DOCUMENT SECTION:
###
And I really, really miss teaching, but though I scour the Internet, I have not found any part-time openings at any nearby community colleges, and unfortunately, Bil has forbidden me from applying at the many correctional centers in the area. Why he thinks teaching at a jail is any more dangerous than in the Chicago inner-city high school I taught at is beyond me. The year before I started, the principal and another teacher's cars were shot in a gang battle. At least the jail has armed guards.

And as for hobbies, I feel like I need something new. I love to read, but that doesn't really make a difference in the world. And volunteering is limited, seeing as I still have two kids at home. I am able to take them on my Meals on Wheels route once a month, but it would be pretty impractical for them to accompany me were I to volunteer as a literacy tutor, for example.

So, what should I do? What do YOU do? What sorts of passions are you pursuing? Dreams you are making time for? Any advice for a clueless stay-at-home mom? I could sure use it.

6 comments:

Sarah said...

I know one "volunteer" activity you could do---did Danny receive Early Intervention? Even if he didn't, EI case workers are always looking for parents to put on their "lists" to call upon when new parents need someone to talk to. It is just one way to "pay it forward".

Another suggestion is forming a group within the school for other special needs families. Ours is called Special Education Alliance and it is an invaluable resource for parents that enables parents to get together and share information. With all of your hands on experience I could easily see you spear heading such an endeavor. :)

trydefyinggravity said...

So I think we were both singing along to Annie at the same time. I also acted out every scene from Grease and Fiddler on the Roof. Part of me is secretly hoping to be on "Glee" someday :-) I would also love to go back to teaching nights, but since I'm ready for bed by 7pm I'm not sure that would work out so well.

I've thought about this too - a new dream that fits in with my family life. Because lately I've done so much with support groups and talking to other parents about resources, etc., my new dream is to become a parent advocate. Our state runs a program to train parents to be advocates (to be hired for IEP meetings, etc.) I can't fit the training in this year with my current life, but it's my plan for next summer. In the meantime I'm volunteering (from home) with our local Autism Resource Center getting their new blog off the ground.
Both of those things would be right up your alley since you do some much for us parents out here, and have such a terrific way with words.
###
EXCERPTED DATA:
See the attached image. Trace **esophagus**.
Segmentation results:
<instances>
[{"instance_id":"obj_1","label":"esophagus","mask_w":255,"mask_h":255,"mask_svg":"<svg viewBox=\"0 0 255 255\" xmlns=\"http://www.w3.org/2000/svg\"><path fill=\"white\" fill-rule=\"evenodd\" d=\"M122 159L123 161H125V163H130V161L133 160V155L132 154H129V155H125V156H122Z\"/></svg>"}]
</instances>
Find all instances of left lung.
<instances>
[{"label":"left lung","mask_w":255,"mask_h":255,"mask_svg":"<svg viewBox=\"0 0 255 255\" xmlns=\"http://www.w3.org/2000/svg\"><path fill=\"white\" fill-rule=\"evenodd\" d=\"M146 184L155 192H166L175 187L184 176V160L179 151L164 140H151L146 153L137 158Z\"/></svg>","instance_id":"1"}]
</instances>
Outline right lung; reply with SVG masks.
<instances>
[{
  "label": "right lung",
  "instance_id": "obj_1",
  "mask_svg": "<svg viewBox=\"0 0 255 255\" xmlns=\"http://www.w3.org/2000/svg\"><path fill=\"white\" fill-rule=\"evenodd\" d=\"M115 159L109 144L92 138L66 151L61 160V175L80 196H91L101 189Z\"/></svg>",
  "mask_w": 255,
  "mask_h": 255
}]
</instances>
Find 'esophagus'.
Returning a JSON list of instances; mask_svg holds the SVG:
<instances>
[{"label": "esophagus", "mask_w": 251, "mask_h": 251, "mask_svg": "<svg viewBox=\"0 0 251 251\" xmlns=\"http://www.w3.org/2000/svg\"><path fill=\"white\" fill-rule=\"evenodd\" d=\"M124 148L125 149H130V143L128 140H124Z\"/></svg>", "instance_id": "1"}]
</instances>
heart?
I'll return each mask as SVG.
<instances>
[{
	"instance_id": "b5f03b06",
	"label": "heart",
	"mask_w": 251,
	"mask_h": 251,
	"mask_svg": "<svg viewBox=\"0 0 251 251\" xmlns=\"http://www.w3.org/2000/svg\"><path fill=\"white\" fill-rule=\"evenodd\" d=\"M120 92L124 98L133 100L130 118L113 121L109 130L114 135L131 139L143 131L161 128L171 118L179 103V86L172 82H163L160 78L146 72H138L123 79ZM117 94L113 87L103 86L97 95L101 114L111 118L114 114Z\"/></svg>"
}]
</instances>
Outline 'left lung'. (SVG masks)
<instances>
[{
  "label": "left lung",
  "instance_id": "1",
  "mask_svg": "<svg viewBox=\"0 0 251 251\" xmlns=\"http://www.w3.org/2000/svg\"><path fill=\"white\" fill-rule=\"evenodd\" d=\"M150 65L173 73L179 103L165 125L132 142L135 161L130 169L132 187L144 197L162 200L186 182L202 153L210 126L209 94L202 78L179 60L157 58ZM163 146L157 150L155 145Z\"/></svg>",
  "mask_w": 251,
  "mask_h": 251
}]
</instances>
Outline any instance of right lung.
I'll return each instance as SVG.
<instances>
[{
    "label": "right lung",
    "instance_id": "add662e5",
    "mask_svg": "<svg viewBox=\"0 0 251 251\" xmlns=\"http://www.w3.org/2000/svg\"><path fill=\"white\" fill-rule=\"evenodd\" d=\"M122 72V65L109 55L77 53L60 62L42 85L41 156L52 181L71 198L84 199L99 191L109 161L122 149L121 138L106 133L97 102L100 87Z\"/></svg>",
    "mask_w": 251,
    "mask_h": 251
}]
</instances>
###
PROBLEMS:
1. In the blog post about missing teaching, where has Bil forbidden the writer to apply for jobs?
2. Carry the blog post about missing teaching forward from its last line.
The listing comes from a separate source and is unrelated to the blog post.

OUTPUTS FOR THE TASKS:
1. At the many correctional centers in the area.

2.
Good luck discovering that new dream.
Alysia
(using my new wordpress ID)

Susan said...

It feels like rubbing it in, but I was "Pepper" in my high school production of Annie. I loved LOVED being the bully.

I do volunteer a LOT at Meg's school, and sit on the board- DON'T call us PTA. It really is a part time job. We hire, fire staff and set yearly budgets. I am in charge of fund raising and am putting on a winter carnival.
It was impossible for me to do anything with little ones and this is only possible because Meg and Nolan both are school-aged. Hang in there it is kind of a limbo time.
I say don't be so hard on yourself Patti!

Mrsbear said...

I am in the clueless SAHM boat with you. It's so hard to muster motivation, eke out time, formulate a coherent thought. Well, you know...it's old hat. Once the youngest goes to school, then the world will be wide open...won't it?

TurtleBear said...

I have recently reclaimed my passion to paint. I find it really helps me ‘escape’ even if just for a few minutes. As much as I love my family, I sometimes feel a little overwhelmed and lost. Painting is something just for me. Maybe you just need to find something that makes YOU feel good?

Deb's World said...

Patty, This is so interesting that you wrote about this. This has been on my mind a lot lately and I don't even have children. I work ten hour days (more like thirteen hours with early morning gym) and I just don't feel like I have time to do anything. I have also been wondering what my dreams are and what I want to do with my life. Honestly, I have no idea. I feel like I'm just kind of floating by, not really living. If I ever figure it out I'll let you know. :)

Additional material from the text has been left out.